REQUEST — Rewrite every line of the items below as a JSON list of strings, one string per line, with blank lines skipped and the pictures left out.

[Records from a data collection]
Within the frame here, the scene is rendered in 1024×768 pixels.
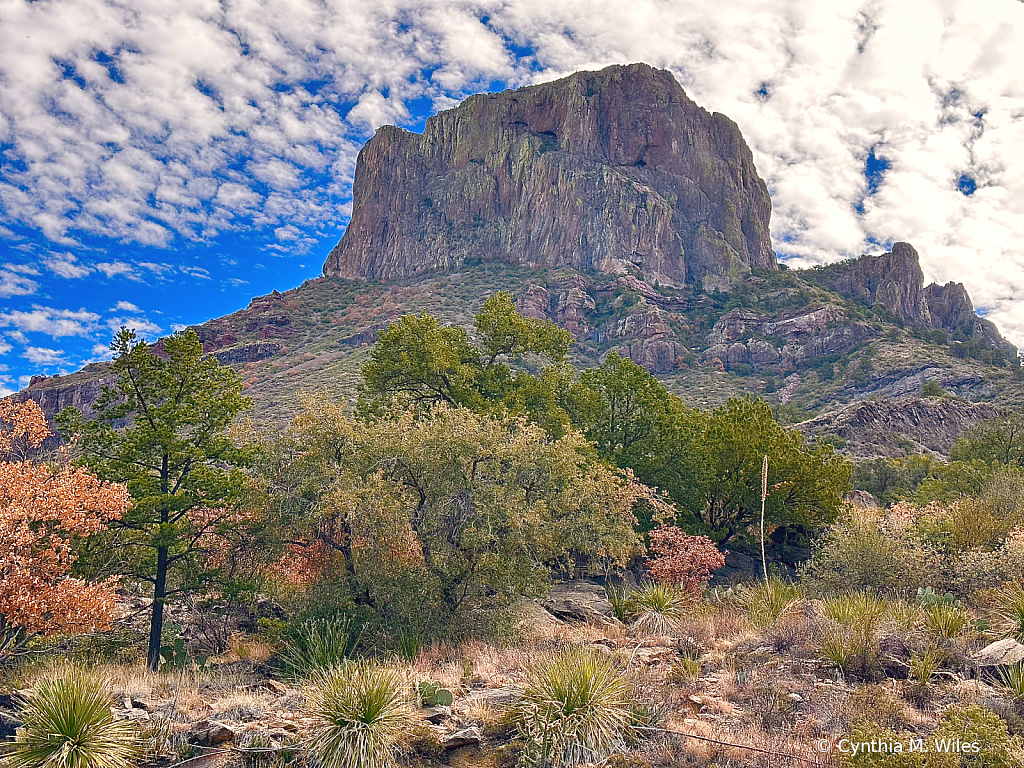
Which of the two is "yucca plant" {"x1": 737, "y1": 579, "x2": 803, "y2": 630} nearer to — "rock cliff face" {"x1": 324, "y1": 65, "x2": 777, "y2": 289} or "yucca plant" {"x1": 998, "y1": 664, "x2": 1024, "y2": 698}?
"yucca plant" {"x1": 998, "y1": 664, "x2": 1024, "y2": 698}

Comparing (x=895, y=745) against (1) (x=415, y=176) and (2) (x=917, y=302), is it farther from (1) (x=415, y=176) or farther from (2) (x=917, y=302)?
(2) (x=917, y=302)

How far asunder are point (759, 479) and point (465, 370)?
12.2m

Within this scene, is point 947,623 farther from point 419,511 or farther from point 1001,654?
point 419,511

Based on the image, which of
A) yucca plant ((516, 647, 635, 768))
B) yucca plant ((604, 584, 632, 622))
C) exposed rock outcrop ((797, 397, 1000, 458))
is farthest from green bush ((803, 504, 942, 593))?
exposed rock outcrop ((797, 397, 1000, 458))

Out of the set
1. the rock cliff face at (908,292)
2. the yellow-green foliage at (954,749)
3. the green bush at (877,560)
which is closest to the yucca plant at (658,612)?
the green bush at (877,560)

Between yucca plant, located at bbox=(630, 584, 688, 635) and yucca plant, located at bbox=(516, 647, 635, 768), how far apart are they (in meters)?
4.80

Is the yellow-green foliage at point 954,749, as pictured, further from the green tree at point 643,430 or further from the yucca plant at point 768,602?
the green tree at point 643,430

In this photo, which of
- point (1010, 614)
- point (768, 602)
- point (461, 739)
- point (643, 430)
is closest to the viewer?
point (461, 739)

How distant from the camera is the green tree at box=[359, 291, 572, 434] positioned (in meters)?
23.6

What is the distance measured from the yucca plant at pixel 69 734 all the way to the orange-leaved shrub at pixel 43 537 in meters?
2.58

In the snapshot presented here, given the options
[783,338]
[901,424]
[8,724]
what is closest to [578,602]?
[8,724]

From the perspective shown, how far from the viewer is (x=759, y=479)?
24.7 meters

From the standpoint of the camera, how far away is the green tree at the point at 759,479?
81.3ft

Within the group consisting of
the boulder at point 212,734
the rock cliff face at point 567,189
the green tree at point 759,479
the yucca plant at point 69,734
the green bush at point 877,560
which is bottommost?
the boulder at point 212,734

ANSWER TO THE EXERCISE —
[
  "Within the frame here, the scene is rendered in 1024×768 pixels.",
  "Which of the two is \"yucca plant\" {\"x1\": 737, \"y1\": 579, \"x2\": 803, \"y2\": 630} nearer to — \"rock cliff face\" {\"x1\": 324, \"y1\": 65, \"x2\": 777, \"y2\": 289} or \"yucca plant\" {\"x1\": 998, \"y1\": 664, \"x2\": 1024, \"y2\": 698}?",
  "\"yucca plant\" {\"x1\": 998, \"y1\": 664, \"x2\": 1024, \"y2\": 698}",
  "Comparing (x=895, y=745) against (1) (x=415, y=176) and (2) (x=917, y=302), is it farther from (1) (x=415, y=176) or farther from (2) (x=917, y=302)?",
  "(2) (x=917, y=302)",
  "How far asunder are point (759, 479) and point (465, 370)?",
  "12.2m",
  "Within this scene, is point 947,623 farther from point 419,511 or farther from point 1001,654?",
  "point 419,511",
  "Based on the image, which of",
  "A) yucca plant ((516, 647, 635, 768))",
  "B) yucca plant ((604, 584, 632, 622))",
  "C) exposed rock outcrop ((797, 397, 1000, 458))",
  "is farthest from green bush ((803, 504, 942, 593))?",
  "exposed rock outcrop ((797, 397, 1000, 458))",
  "Out of the set",
  "1. the rock cliff face at (908,292)",
  "2. the yellow-green foliage at (954,749)",
  "3. the green bush at (877,560)",
  "which is closest to the yucca plant at (658,612)?",
  "the green bush at (877,560)",
  "Between yucca plant, located at bbox=(630, 584, 688, 635) and yucca plant, located at bbox=(516, 647, 635, 768), how far apart are they (in meters)?",
  "4.80",
  "Is the yellow-green foliage at point 954,749, as pictured, further from the green tree at point 643,430 or further from the yucca plant at point 768,602?",
  "the green tree at point 643,430",
  "In this photo, which of",
  "- point (1010, 614)",
  "- point (768, 602)",
  "- point (461, 739)",
  "- point (643, 430)",
  "is closest to the viewer?",
  "point (461, 739)",
  "How distant from the camera is the green tree at box=[359, 291, 572, 434] positioned (in meters)?",
  "23.6",
  "What is the distance measured from the yucca plant at pixel 69 734 all the way to the orange-leaved shrub at pixel 43 537 in meters?",
  "2.58",
  "In the snapshot presented here, given the options",
  "[783,338]",
  "[901,424]",
  "[8,724]",
  "what is closest to [578,602]?",
  "[8,724]",
  "From the perspective shown, how far from the viewer is (x=759, y=479)?",
  "24.7 meters",
  "From the standpoint of the camera, how far away is the green tree at the point at 759,479?",
  "81.3ft",
  "Within the group consisting of",
  "the boulder at point 212,734",
  "the rock cliff face at point 567,189",
  "the green tree at point 759,479",
  "the yucca plant at point 69,734",
  "the green bush at point 877,560",
  "which is bottommost?",
  "the boulder at point 212,734"
]